◆ **SHORT TASK**:
Print exactly, and only, the lines running from the line containing "Is the green vegetation" through the end of the records below.

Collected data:
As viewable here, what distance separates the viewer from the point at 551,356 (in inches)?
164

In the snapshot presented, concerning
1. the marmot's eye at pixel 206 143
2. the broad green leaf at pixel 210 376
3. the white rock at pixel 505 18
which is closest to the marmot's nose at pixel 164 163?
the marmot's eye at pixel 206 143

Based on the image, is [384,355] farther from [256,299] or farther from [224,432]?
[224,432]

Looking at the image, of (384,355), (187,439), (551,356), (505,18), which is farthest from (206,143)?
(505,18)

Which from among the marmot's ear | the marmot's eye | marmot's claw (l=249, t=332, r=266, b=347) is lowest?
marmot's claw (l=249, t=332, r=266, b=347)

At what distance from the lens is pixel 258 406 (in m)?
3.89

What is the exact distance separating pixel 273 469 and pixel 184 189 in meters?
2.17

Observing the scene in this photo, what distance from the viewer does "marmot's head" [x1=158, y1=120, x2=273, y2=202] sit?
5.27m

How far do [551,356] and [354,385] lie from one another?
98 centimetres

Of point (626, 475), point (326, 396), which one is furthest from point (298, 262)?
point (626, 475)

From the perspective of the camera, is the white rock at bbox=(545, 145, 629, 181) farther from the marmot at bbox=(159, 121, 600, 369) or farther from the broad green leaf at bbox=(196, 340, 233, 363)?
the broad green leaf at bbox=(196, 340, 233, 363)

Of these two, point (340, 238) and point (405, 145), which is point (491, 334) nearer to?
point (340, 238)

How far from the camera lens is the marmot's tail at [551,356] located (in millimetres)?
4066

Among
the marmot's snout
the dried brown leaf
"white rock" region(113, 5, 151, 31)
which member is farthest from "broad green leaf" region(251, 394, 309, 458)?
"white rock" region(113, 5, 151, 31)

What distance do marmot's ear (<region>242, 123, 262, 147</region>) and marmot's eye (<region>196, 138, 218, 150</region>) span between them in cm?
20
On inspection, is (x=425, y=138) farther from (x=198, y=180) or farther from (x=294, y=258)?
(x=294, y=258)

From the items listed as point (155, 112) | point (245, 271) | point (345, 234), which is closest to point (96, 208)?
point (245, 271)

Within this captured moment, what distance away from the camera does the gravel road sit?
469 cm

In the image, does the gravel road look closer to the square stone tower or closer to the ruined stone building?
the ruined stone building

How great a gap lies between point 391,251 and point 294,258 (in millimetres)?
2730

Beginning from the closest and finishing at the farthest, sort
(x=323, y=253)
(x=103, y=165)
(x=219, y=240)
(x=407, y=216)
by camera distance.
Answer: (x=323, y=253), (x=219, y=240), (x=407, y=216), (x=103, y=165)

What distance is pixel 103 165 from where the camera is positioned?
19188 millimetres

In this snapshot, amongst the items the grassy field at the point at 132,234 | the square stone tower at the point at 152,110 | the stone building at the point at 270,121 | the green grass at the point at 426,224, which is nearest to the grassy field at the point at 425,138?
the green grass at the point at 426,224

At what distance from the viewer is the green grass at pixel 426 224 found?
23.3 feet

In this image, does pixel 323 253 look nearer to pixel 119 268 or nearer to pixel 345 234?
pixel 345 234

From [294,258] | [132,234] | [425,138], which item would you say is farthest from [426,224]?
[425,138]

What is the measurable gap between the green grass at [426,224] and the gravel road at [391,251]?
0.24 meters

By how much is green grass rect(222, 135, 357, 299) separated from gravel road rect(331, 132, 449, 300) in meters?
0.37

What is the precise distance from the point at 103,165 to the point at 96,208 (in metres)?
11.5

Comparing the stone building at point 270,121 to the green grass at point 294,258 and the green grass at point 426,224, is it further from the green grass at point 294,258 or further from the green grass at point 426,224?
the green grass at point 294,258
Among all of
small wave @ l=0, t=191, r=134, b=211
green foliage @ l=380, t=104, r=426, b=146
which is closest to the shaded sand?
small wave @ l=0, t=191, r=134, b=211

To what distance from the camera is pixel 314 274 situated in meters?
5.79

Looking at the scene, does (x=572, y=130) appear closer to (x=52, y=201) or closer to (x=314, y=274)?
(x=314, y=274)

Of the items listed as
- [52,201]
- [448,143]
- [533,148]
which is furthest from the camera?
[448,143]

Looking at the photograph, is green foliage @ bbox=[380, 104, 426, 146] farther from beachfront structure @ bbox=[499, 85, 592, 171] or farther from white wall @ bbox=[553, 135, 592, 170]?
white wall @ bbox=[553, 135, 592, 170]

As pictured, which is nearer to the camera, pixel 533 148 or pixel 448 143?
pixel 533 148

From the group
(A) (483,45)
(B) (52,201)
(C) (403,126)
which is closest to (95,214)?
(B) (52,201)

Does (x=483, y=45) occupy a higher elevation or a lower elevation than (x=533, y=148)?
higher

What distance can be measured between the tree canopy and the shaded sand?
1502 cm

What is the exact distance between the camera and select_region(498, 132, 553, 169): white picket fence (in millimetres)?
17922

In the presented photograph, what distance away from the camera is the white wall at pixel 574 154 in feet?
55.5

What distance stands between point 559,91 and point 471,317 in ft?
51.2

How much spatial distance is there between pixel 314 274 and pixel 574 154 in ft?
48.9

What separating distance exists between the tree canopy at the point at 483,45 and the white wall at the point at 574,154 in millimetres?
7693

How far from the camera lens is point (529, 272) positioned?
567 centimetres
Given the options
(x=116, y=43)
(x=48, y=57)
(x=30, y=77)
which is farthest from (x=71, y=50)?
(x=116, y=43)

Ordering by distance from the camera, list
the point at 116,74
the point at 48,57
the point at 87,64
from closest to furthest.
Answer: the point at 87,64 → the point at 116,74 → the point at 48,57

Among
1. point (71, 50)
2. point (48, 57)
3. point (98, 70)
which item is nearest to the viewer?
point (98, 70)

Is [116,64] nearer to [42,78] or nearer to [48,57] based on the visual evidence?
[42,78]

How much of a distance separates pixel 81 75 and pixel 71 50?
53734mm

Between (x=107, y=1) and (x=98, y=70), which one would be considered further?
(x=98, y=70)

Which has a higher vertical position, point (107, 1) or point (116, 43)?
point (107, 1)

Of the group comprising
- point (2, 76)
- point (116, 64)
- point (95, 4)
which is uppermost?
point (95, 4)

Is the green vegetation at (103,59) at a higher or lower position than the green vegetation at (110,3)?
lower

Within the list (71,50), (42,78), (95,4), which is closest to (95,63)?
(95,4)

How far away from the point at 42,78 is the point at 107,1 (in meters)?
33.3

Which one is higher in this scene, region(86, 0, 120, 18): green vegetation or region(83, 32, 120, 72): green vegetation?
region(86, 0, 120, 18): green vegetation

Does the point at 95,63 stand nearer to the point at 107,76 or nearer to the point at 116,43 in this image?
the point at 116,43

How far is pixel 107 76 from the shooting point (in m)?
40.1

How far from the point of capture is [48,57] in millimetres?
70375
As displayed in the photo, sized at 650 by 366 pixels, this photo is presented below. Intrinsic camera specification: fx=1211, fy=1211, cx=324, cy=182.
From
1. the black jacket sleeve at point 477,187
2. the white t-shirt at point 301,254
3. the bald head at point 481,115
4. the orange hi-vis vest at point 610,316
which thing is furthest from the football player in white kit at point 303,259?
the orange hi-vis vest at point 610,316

◆ **SOLUTION FOR THIS EXERCISE**:
Is the green vegetation at (103,59) at a higher or lower position than the green vegetation at (110,3)?
lower

Within the list (71,50), (42,78), (95,4), which is closest to (95,63)?
(95,4)

How far away from the point at 42,78 is the point at 107,1 (in meters)?
33.3

Which one is higher in this scene, region(86, 0, 120, 18): green vegetation or region(83, 32, 120, 72): green vegetation?
region(86, 0, 120, 18): green vegetation

Does the point at 95,63 stand nearer to the point at 107,76 or nearer to the point at 116,43 in this image?
the point at 116,43

How far is pixel 107 76 from the shooting point (in m)?
40.1

How far from the point of capture is [48,57] in millimetres?
70375
As displayed in the photo, sized at 650 by 366 pixels, this photo is presented below. Intrinsic camera specification: fx=1211, fy=1211, cx=324, cy=182.
From
1. the black jacket sleeve at point 477,187
2. the white t-shirt at point 301,254
3. the bald head at point 481,115
4. the orange hi-vis vest at point 610,316
which thing is furthest from the football player in white kit at point 303,259?
the orange hi-vis vest at point 610,316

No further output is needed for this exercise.